The following description is also subject to change:
This book is intended for business intelligence professionals responsible for the design and development of Power BI content as well as managers, architects and administrators who oversee Power BI projects and deployments. The chapters flow from the planning of a Power BI project through the development and distribution of content to the administration of Power BI for an organization.
BI developers and advanced business analysts will learn how to create sustainable and impactful Power BI datasets, reports, and dashboards. This includes connecting to data sources, shaping and enhancing source data, and developing an analytical data model including row-level security and DAX measures. Additionally, top report and dashboard design and visualization practices are described using the latest features such as Bookmarks and the Power KPI visual.
BI managers and architects will learn how Power BI’s on-premises and cloud services work together such as with the On-premises data gateway. Managers will also learn how Power BI content can be staged, managed, and securely distributed via App Workspaces and Apps. Additionally, alternative deployment options available including the Power BI Report Server for an on-premises solution is explained. Moreover, the administrative and monitoring capabilities of Power BI are highlighted as well as options for scaling Power BI to meet changing workloads via Power BI Premium and Analysis Services.
This book is oriented toward medium and larger organizations from a corporate BI/IT perspective.
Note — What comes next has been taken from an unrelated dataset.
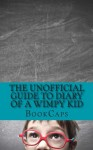 The Unofficial Guide to Diary of a Wimpy Kid: A Companion for Parents and Children - BookCaps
For example, common IT concepts such as security groups, version control, metadata, and staged deployments across development, test, and production environments are emphasized. Some experience with Power BI, Office 365, Azure Active Directory, and the Microsoft Business Intelligence platform will be beneficial.
By the end of this book, BI developers should be confident in the design practices and features to utilize in building Power BI content for their projects. Likewise, BI managers should be comfortable with Power BI project roles, lifecycles, and the licensing and administration of the Power BI deployment for their organization.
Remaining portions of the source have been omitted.